I am currently trying to prove a Fibonacci sequence for my class and I am stuck.
$$F(n+1)^2 =F(n)^2 + F(n−1)F(n+2)\quad \text{for}\quad n\ge 2$$
What I've done so far:
$F(n+2) = F(n+1)+F(n)$
$\Rightarrow F(n+1) = F(n+2)-F(n)$
$[F(n+2)-F(n)]^2 = F(n+2)^2 - 2[F(n+2)F(n)] + F(n)^2$
$\dots\,$?
I am not quite sure I'm doing this correct or I just need to keep working at it. Any help would be appreciated.
On
Hint. For all $(a,b)\in\mathbb{R}^2$, one has: $$a^2-b^2=(a-b)(a+b).$$ Apply this identity to $a=F_{n+1}$ and $b=F_n$.
On
Given that $F(n+1) = F(n) + F(n-1)$ you have
$F(n+1)^2 = F(n)^2 + 2F(n)F(n-1) + F(n-1)^2 = $
$F(n)^2 + F(n-1)[2F(n) + F(n-1)] = $
$F(n)^2 + F(n-1)[F(n) + (F(n)+F(n-1))] = $
$F(n)^2 + F(n-1)[F(n) + F(n+1)] = $
$F(n)^2 + F(n-1)F(n+2)$ QED
On
The proofs already provided are elegant. Here is another method.
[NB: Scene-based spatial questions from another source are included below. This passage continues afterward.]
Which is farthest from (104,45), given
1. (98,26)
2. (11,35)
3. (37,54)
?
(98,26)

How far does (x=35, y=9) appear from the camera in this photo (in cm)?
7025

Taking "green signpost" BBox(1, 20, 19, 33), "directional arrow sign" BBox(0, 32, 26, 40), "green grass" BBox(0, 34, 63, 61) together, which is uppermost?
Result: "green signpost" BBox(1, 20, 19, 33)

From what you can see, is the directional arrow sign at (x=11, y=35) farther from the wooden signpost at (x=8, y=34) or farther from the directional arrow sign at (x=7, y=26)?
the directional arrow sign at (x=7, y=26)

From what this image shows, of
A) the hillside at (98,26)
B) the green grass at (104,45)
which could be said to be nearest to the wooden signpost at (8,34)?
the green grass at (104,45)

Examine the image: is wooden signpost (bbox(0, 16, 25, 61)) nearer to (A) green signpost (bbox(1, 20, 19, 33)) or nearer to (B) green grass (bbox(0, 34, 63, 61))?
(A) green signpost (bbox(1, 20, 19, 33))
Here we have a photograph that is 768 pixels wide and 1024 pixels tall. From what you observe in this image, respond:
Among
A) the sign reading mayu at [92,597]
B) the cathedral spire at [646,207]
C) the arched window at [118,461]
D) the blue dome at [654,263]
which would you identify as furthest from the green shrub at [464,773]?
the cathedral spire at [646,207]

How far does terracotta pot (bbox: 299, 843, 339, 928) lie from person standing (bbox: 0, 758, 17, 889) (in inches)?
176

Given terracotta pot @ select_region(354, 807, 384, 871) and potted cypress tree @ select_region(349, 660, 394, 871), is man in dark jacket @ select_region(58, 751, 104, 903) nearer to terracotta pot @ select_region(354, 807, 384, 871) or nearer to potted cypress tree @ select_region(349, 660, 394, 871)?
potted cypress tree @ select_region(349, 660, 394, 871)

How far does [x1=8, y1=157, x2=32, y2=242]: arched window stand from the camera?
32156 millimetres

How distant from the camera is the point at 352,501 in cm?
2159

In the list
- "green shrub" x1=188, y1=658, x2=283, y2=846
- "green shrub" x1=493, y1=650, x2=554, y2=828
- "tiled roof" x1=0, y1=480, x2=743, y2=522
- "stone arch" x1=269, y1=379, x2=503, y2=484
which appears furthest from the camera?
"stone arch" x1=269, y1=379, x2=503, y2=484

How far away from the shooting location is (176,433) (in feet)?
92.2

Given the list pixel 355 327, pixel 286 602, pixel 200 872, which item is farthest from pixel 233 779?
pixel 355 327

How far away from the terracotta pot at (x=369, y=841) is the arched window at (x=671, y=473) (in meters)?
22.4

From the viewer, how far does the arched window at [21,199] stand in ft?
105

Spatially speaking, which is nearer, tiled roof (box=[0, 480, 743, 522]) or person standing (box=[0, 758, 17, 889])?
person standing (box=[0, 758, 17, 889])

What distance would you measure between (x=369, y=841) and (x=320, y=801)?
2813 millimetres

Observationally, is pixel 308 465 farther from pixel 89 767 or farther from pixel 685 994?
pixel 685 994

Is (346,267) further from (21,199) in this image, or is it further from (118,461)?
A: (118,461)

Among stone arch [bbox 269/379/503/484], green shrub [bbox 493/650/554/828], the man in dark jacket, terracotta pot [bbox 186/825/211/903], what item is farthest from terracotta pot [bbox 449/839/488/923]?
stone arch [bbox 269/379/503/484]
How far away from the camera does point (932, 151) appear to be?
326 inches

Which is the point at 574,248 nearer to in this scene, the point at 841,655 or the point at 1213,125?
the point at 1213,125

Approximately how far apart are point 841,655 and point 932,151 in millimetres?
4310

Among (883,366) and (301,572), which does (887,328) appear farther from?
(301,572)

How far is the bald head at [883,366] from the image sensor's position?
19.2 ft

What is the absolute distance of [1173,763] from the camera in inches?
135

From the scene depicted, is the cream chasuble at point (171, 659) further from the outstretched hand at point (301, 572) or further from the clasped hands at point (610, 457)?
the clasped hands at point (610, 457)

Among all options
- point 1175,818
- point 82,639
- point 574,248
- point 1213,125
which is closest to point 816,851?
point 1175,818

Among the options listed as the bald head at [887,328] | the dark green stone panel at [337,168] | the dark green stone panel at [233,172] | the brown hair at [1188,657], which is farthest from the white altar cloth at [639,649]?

If we use characteristic equations, then the equation for $F_n$ is $$x^2=x+1,$$ and for any of $F_{n+1}^2$, $F_n^2$, $F_{n-1}F_{n+2}$, it is $$x^3=2x^2+4x+1,$$ so is their linear combination $$G_n = F_{n+1}^2-F_{n}^2-F_{n-1}F_{n+2}.$$
In other words, we have $$G_{n+3}=2G_{n+2}+4G_{n+1}+G_n$$ for $n\ge 2$.
On the other hand, we can verify that the $G_2=G_3=G_4=0$, so $$G_n=0$$ for all $n\ge 2$.
(The roots of the characteristic equation of $F_n$ are $\alpha=\frac{1+\sqrt{5}}{2}$ and $\beta=\frac{1-\sqrt{5}}{2}$. The roots of the characteristic equation for any homogeneous quadratic form of $F_n$ are $\alpha^2$, $\beta^2$, and $\alpha\beta=-1$. )
At this point we want to show that $$F(n+2)^2-2F(n+2)F(n)=F(n-1)F(n+2)$$ in order to complete the proof. Well we have that $$\begin{aligned} F(n) &= F(n+1)-F(n-1) \\ &= F(n+2)-F(n)-F(n-1) \end{aligned}$$ by simply using the fact that $F(k+1)=F(k+2)-F(k)$ twice. Solving for $F(n)$ yields $F(n)=\frac{1}{2}[F(n+2)-F(n-1)]$. Try using this.